** BEGIN DATA PROVIDED **
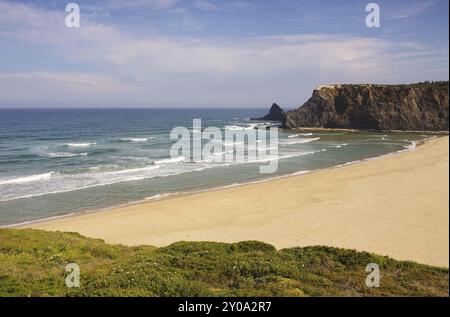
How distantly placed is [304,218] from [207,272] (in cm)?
1288

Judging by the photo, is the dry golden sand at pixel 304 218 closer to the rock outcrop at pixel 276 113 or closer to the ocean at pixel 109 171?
the ocean at pixel 109 171

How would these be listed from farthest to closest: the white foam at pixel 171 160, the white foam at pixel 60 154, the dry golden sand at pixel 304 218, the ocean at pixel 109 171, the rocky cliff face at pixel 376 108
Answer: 1. the rocky cliff face at pixel 376 108
2. the white foam at pixel 60 154
3. the white foam at pixel 171 160
4. the ocean at pixel 109 171
5. the dry golden sand at pixel 304 218

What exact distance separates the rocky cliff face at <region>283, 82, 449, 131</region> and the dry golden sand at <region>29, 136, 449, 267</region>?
60.5m

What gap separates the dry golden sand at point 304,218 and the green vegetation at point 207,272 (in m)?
4.77

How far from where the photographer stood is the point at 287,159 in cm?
4900

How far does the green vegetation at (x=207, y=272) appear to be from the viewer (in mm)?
9852

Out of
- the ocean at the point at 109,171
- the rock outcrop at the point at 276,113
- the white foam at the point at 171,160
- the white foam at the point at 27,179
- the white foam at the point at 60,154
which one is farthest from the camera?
the rock outcrop at the point at 276,113

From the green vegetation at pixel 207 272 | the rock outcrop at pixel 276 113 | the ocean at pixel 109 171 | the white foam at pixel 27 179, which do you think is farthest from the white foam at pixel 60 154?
the rock outcrop at pixel 276 113

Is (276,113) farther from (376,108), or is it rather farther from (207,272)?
(207,272)
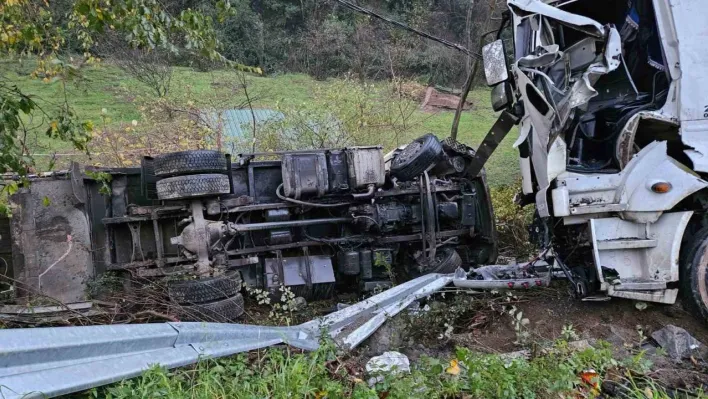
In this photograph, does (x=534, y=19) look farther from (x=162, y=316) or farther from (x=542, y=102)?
(x=162, y=316)

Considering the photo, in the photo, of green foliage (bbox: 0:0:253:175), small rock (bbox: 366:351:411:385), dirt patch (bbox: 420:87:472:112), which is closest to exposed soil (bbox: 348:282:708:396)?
small rock (bbox: 366:351:411:385)

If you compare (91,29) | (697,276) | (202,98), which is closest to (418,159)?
(697,276)

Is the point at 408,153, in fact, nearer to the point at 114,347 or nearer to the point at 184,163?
the point at 184,163

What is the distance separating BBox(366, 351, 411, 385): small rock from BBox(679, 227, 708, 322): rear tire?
86.3 inches

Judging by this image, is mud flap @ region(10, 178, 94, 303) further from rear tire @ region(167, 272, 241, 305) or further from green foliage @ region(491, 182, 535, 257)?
green foliage @ region(491, 182, 535, 257)

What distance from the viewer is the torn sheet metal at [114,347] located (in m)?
2.06

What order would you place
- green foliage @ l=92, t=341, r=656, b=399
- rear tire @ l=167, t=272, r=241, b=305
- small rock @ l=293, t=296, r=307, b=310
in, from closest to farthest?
green foliage @ l=92, t=341, r=656, b=399
rear tire @ l=167, t=272, r=241, b=305
small rock @ l=293, t=296, r=307, b=310

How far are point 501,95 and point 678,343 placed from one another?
7.51 ft

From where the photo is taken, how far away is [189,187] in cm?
414

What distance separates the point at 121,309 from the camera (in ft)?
11.9

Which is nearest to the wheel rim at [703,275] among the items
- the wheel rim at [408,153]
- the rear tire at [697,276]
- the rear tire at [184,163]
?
the rear tire at [697,276]

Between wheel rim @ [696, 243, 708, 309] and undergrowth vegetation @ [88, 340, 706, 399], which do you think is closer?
undergrowth vegetation @ [88, 340, 706, 399]

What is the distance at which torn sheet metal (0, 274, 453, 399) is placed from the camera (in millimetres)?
2061

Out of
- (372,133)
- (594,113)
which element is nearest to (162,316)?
(594,113)
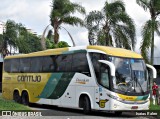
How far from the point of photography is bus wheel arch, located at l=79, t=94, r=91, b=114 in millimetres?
18688

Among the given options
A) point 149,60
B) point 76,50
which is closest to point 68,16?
point 149,60

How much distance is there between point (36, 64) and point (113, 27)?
32.1 ft

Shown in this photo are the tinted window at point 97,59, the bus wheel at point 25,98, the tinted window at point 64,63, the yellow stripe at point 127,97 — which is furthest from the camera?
the bus wheel at point 25,98

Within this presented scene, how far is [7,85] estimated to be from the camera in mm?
25703

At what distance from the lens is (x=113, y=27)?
30.7m

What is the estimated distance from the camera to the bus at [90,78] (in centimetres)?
1762

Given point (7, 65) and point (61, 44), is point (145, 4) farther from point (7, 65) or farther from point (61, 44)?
point (7, 65)

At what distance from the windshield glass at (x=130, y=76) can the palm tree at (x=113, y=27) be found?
11683 millimetres

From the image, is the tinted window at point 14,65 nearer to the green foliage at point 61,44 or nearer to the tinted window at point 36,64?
the tinted window at point 36,64

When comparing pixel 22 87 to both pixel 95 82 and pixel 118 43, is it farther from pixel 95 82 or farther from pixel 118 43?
pixel 118 43

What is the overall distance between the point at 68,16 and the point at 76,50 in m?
14.4

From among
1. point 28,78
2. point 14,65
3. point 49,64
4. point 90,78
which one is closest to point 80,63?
point 90,78

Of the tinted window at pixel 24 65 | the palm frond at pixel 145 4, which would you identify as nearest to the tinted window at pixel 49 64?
the tinted window at pixel 24 65

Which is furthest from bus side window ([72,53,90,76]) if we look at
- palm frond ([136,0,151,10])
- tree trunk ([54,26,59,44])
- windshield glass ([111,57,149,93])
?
tree trunk ([54,26,59,44])
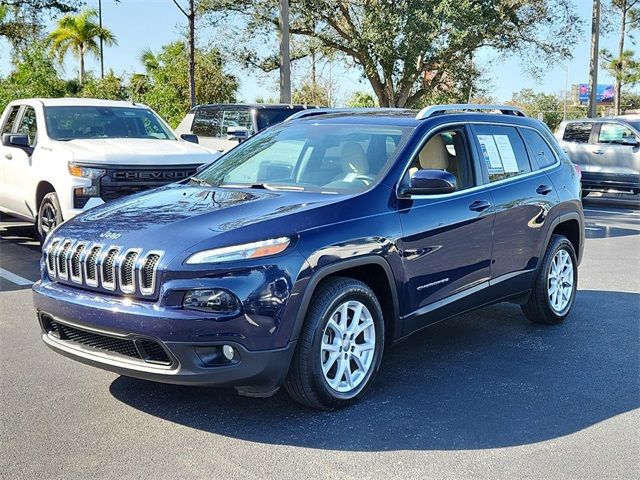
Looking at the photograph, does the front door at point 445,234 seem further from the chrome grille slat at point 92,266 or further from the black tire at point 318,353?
the chrome grille slat at point 92,266

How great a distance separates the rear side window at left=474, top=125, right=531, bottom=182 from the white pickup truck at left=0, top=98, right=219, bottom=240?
4.02 m

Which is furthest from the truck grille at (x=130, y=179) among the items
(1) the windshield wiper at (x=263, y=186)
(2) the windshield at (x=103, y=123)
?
(1) the windshield wiper at (x=263, y=186)

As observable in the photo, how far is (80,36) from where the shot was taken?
42.3 metres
** END DATA PROVIDED **
> **TASK REQUIREMENTS**: Quote the data above in full and without alteration; skip the pictures.

> **EXERCISE SOLUTION**:
How distantly placed is [304,218] from [207,272] (in cm)?
1288

Judging by the photo, is the dry golden sand at pixel 304 218 closer to the rock outcrop at pixel 276 113 or closer to the ocean at pixel 109 171?
the ocean at pixel 109 171

How would these be listed from farthest to closest: the white foam at pixel 171 160, the white foam at pixel 60 154, the dry golden sand at pixel 304 218, the ocean at pixel 109 171, the rocky cliff face at pixel 376 108
Answer: 1. the rocky cliff face at pixel 376 108
2. the white foam at pixel 60 154
3. the white foam at pixel 171 160
4. the ocean at pixel 109 171
5. the dry golden sand at pixel 304 218

What exact distance separates the rocky cliff face at <region>283, 82, 449, 131</region> and the dry golden sand at <region>29, 136, 449, 267</region>?
60.5m

What gap separates the dry golden sand at point 304,218 and the green vegetation at point 207,272 (in m)?
4.77

How far from where the photographer stood is the point at 287,159 in cm?
4900

How far does the green vegetation at (x=207, y=272) appear to be from the viewer (in mm)?
9852

Out of
- the ocean at the point at 109,171
- the rock outcrop at the point at 276,113
- the white foam at the point at 171,160
- the white foam at the point at 27,179
- the white foam at the point at 60,154
which one is farthest from the camera?
the rock outcrop at the point at 276,113

From the green vegetation at pixel 207 272 | the rock outcrop at pixel 276 113 | the ocean at pixel 109 171 | the white foam at pixel 27 179, which do you think is farthest from the white foam at pixel 60 154?
the rock outcrop at pixel 276 113

Is (276,113) farther from (376,108), or is it rather farther from (207,272)?
(207,272)
In this photograph, does (x=534, y=19) look farther from (x=162, y=316) or farther from (x=542, y=102)?
(x=162, y=316)

Considering the photo, in the photo, of green foliage (bbox: 0:0:253:175), small rock (bbox: 366:351:411:385), dirt patch (bbox: 420:87:472:112), which is closest to exposed soil (bbox: 348:282:708:396)?
small rock (bbox: 366:351:411:385)

If you compare (91,29) | (697,276) | (202,98), which is closest to (418,159)?
(697,276)

Is the point at 408,153, in fact, nearer to the point at 114,347 or nearer to the point at 184,163?
the point at 184,163

What is the distance separating BBox(366, 351, 411, 385): small rock from BBox(679, 227, 708, 322): rear tire?
86.3 inches

Judging by this image, is mud flap @ region(10, 178, 94, 303) further from rear tire @ region(167, 272, 241, 305) or further from green foliage @ region(491, 182, 535, 257)?
green foliage @ region(491, 182, 535, 257)

What distance from the viewer is the torn sheet metal at [114,347] located (in m)?
2.06

What order would you place
- green foliage @ l=92, t=341, r=656, b=399
- rear tire @ l=167, t=272, r=241, b=305
- small rock @ l=293, t=296, r=307, b=310
in, from closest to farthest?
green foliage @ l=92, t=341, r=656, b=399
rear tire @ l=167, t=272, r=241, b=305
small rock @ l=293, t=296, r=307, b=310

How far are point 501,95 and point 678,343 placed from one another?
7.51 ft

From where the photo is taken, how far away is [189,187] in cm?
414

What distance separates the point at 121,309 from the camera (in ft)?
11.9

Which is nearest to the wheel rim at [703,275] among the items
- the wheel rim at [408,153]
- the rear tire at [697,276]
- the rear tire at [184,163]
?
the rear tire at [697,276]

Between wheel rim @ [696, 243, 708, 309] and undergrowth vegetation @ [88, 340, 706, 399], which do you think is closer?
undergrowth vegetation @ [88, 340, 706, 399]

What is the distance at which torn sheet metal (0, 274, 453, 399) is placed from the camera (in millimetres)?
2061

Out of
- (372,133)
- (594,113)
which element is nearest to (162,316)?
(594,113)
How far from the point of photography is bus wheel arch, located at l=79, t=94, r=91, b=114 in millimetres?
18688

Among the given options
A) point 149,60
B) point 76,50
which is closest to point 68,16?
point 149,60

How much distance is there between point (36, 64) and point (113, 27)?
32.1 ft

Shown in this photo are the tinted window at point 97,59, the bus wheel at point 25,98, the tinted window at point 64,63, the yellow stripe at point 127,97 — which is furthest from the camera?
the bus wheel at point 25,98

Within this presented scene, how far is [7,85] estimated to be from the camera in mm?
25703

At what distance from the lens is (x=113, y=27)?
30.7m

What is the estimated distance from the camera to the bus at [90,78] (in centimetres)?
1762

Given point (7, 65) and point (61, 44), is point (145, 4) farther from point (7, 65) or farther from point (61, 44)?
point (7, 65)

At what distance from the windshield glass at (x=130, y=76) can the palm tree at (x=113, y=27) be found?
11683 millimetres

From the image, is the tinted window at point 14,65 nearer to the green foliage at point 61,44 or nearer to the tinted window at point 36,64?
the tinted window at point 36,64

When comparing pixel 22 87 to both pixel 95 82 and pixel 118 43, is it farther from pixel 95 82 or farther from pixel 118 43?
pixel 118 43

What is the overall distance between the point at 68,16 and the point at 76,50 in m?
14.4

From among
1. point 28,78
2. point 14,65
3. point 49,64
4. point 90,78
which one is closest to point 80,63?
point 90,78

Of the tinted window at pixel 24 65 | the palm frond at pixel 145 4, which would you identify as nearest to the tinted window at pixel 49 64?
the tinted window at pixel 24 65

Which is furthest from bus side window ([72,53,90,76]) if we look at
- palm frond ([136,0,151,10])
- tree trunk ([54,26,59,44])
- windshield glass ([111,57,149,93])
?
tree trunk ([54,26,59,44])
Looking at the photograph, does the front door at point 445,234 seem further from the chrome grille slat at point 92,266 or further from the black tire at point 318,353?
the chrome grille slat at point 92,266

How great a distance separates the rear side window at left=474, top=125, right=531, bottom=182 from the white pickup truck at left=0, top=98, right=219, bottom=240?
4.02 m

Which is furthest from the truck grille at (x=130, y=179) among the items
(1) the windshield wiper at (x=263, y=186)
(2) the windshield at (x=103, y=123)
?
(1) the windshield wiper at (x=263, y=186)

As observable in the photo, how far is (80,36) from where the shot was taken?
42.3 metres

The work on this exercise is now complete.